The estimated cost of phishing losses around the world has grown to staggering levels. Global cybercrime costs are expected to reach $10.5 trillion annually by 2025; this represents a sharp increase from $3 trillion in 2015. Phishing is a major driver of these costs, accounting for an estimated $2 trillion in losses. 

With theft of username/password credentials on the rise, two-factor authentication has emerged as an effective information security practice worthy of your consideration, especially when it involves text messaging.

Understanding Phishing Attacks

In the current climate of cybersecurity threats, phishing is a risk that can only be prevented to a certain extent. It is more realistic to assume that phishing can and will happen at some point, thus meriting a reactive strategy instead of spending time, money, and effort on preventative strategies. This is part of a philosophy of fostering information security through mitigation rather than prevention; it was first proposed in the early 2000s and has become a new enterprise standard. 

In the case of phishing, which happens to be the most common type of cyber attack, you are better off implementing a 2FA solution to prevent unauthorized access.

According to the FBI’s Internet Crime Complaint Center (IC3), phishing accounted for 22% of all reported cybercrime complaints in 2021. This is followed by ransomware and business email compromise. Phishing is a type of social engineering attack whereby hackers send email or text messages that appear to come from legitimate sources such as banks or credit card companies. 

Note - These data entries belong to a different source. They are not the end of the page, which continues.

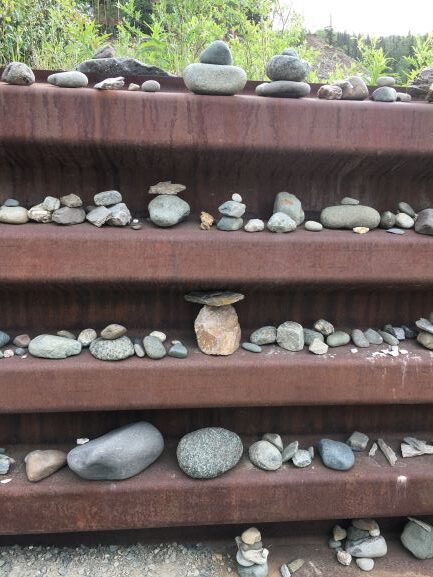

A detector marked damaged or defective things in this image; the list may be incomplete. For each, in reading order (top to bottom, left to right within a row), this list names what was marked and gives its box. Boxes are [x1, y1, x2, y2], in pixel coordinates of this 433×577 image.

rusty metal shelf [1, 223, 430, 286]
rusty metal shelf [1, 340, 430, 412]
rusty metal shelf [1, 436, 430, 536]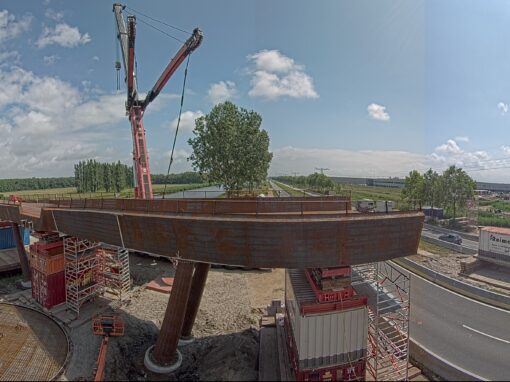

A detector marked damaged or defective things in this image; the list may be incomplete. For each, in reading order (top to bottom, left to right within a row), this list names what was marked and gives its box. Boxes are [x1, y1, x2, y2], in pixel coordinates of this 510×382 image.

rusty steel plate [0, 302, 69, 380]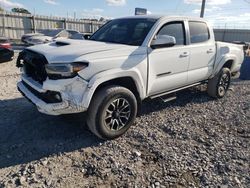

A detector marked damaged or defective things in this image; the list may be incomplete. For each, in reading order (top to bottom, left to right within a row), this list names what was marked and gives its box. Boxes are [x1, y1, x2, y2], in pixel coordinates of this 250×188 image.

damaged vehicle [17, 15, 244, 140]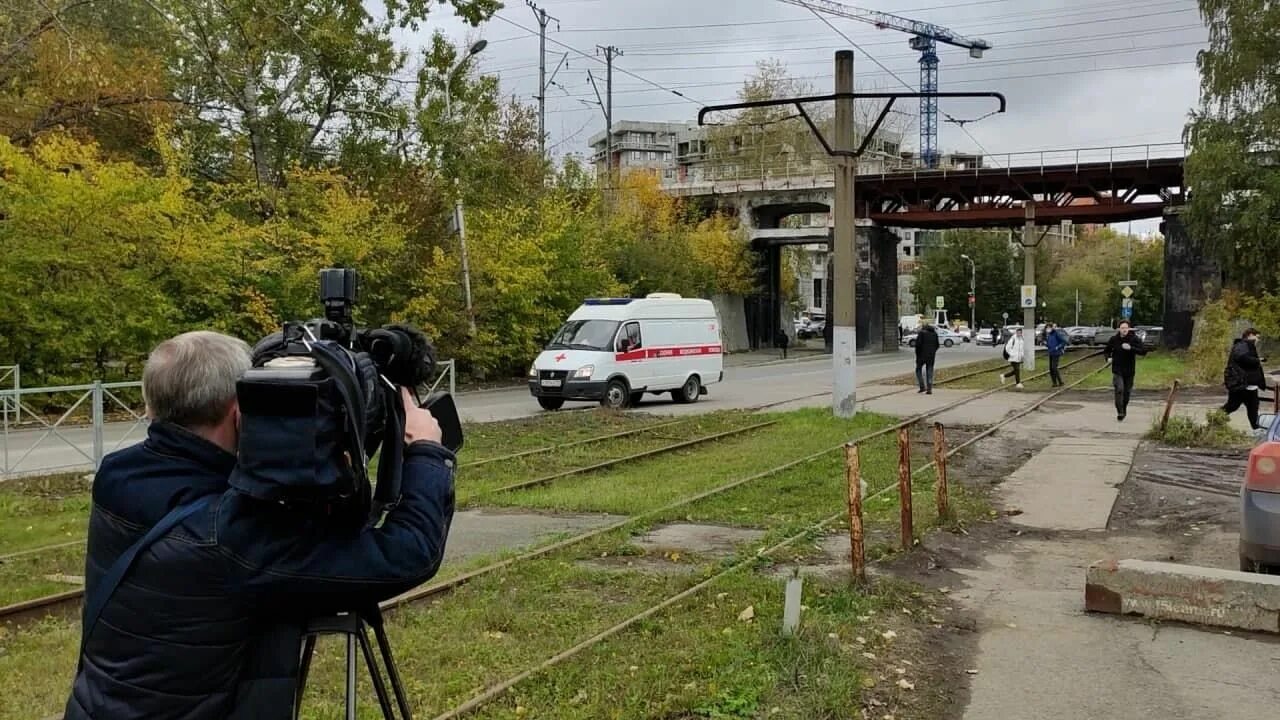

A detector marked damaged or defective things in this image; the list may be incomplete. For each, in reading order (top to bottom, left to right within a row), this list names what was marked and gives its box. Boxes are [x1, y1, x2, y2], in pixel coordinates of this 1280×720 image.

rusty metal post [844, 438, 865, 584]
rusty metal post [931, 420, 952, 520]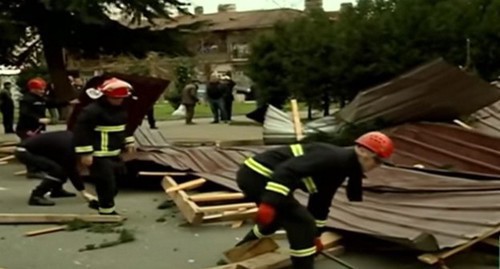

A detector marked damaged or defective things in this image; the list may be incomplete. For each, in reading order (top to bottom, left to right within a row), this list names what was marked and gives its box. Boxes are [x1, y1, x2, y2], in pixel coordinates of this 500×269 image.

damaged roofing material [334, 57, 500, 124]
damaged roofing material [388, 121, 500, 176]
broken wooden plank [163, 176, 204, 224]
damaged roofing material [131, 144, 500, 251]
broken wooden plank [224, 237, 280, 262]
broken wooden plank [418, 224, 500, 264]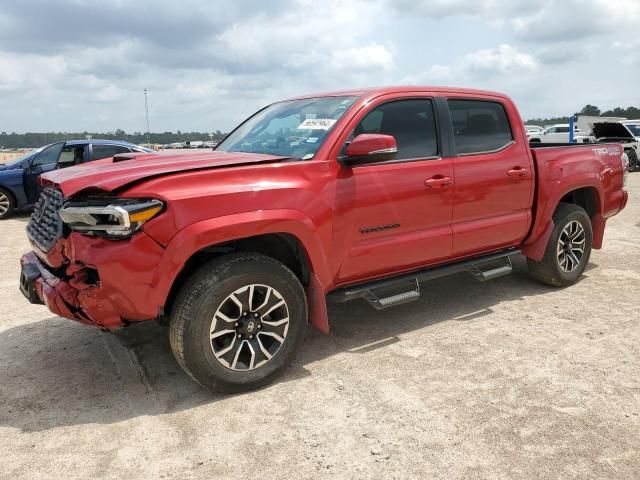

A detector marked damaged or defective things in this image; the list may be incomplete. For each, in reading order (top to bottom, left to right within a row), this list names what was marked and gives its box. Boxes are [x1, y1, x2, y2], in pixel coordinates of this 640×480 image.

crumpled hood [42, 149, 288, 196]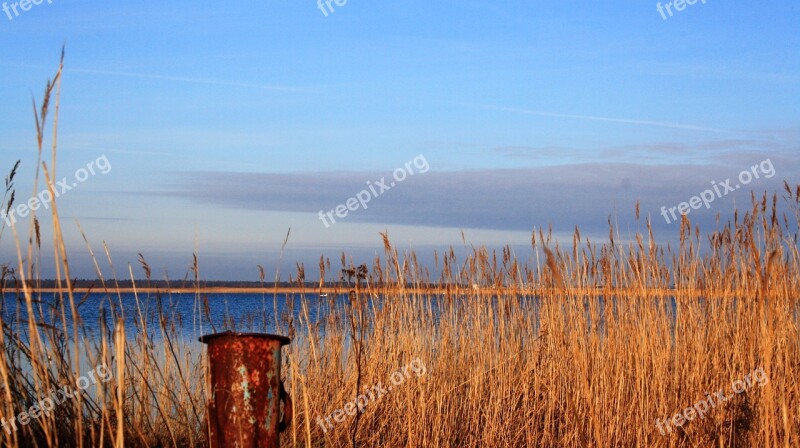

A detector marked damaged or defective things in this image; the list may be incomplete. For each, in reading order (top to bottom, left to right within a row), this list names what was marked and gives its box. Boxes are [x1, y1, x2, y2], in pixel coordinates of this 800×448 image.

rusted bucket [200, 330, 294, 446]
rusty metal container [200, 330, 294, 446]
rust spot on metal [202, 330, 292, 446]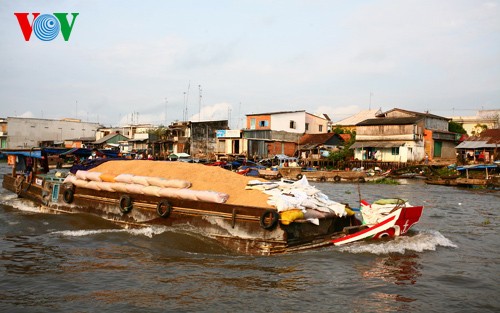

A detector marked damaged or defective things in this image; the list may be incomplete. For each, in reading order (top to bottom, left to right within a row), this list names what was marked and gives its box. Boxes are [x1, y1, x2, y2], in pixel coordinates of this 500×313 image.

rusty metal hull [2, 174, 356, 255]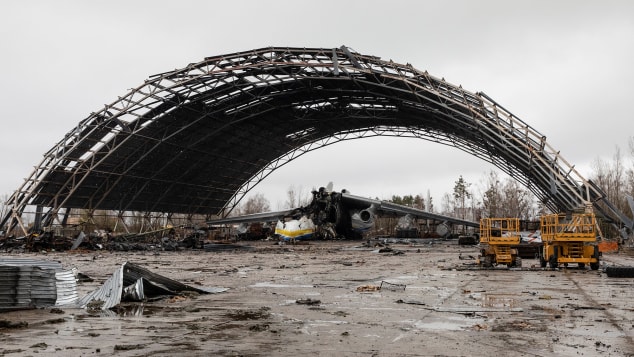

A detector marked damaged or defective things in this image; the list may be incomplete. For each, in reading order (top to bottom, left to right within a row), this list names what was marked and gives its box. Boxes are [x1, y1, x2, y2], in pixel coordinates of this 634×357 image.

crumpled metal sheet [78, 260, 227, 310]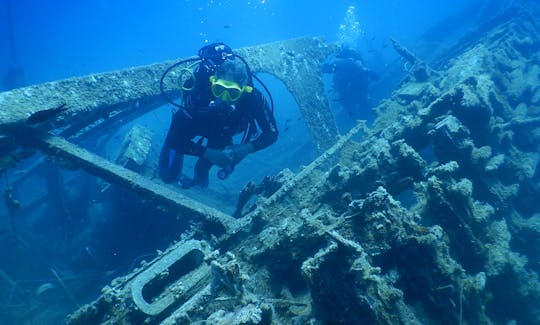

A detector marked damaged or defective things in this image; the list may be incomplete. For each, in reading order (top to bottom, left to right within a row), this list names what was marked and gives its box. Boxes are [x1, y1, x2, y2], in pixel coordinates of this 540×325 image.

corroded metal beam [0, 37, 338, 149]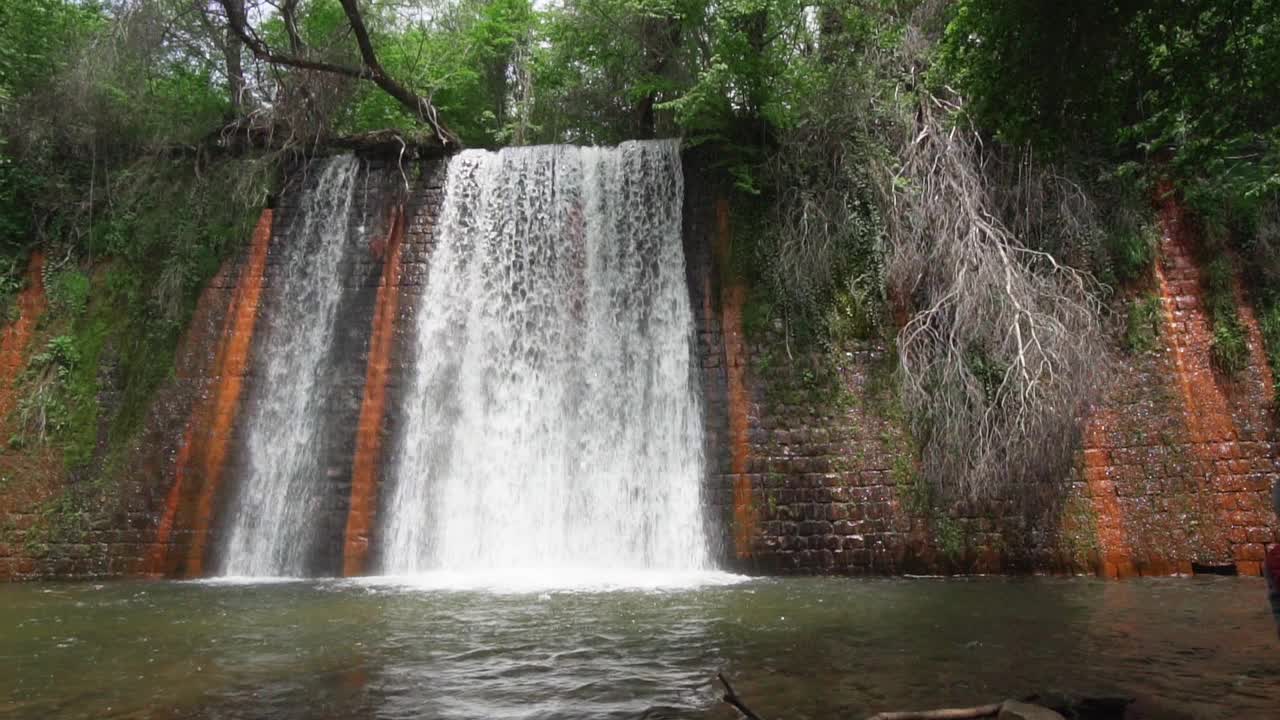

The messages often direct recipients to click on a link or enter their personal information; if the recipients click on the link or enter their username and password on a web form they assume to be secure, hackers can steal their credentials. Phishing happens so often that it is better to deny hackers access through an additional layer of security, and this is where two-factor authentication (2FA) comes in.

How 2FA Mitigates Phishing and Improves Global Information Security

Let’s say you operate an e-commerce business that you run like a tight ship regarding cyber security. Your cloud hosting plan includes remote managed services, and your staff members are trained to spot phishing attacks. As a responsible business owner, you want to provide your e-commerce customers with data privacy and transaction security, so giving them peace of mind with 2FA makes sense. 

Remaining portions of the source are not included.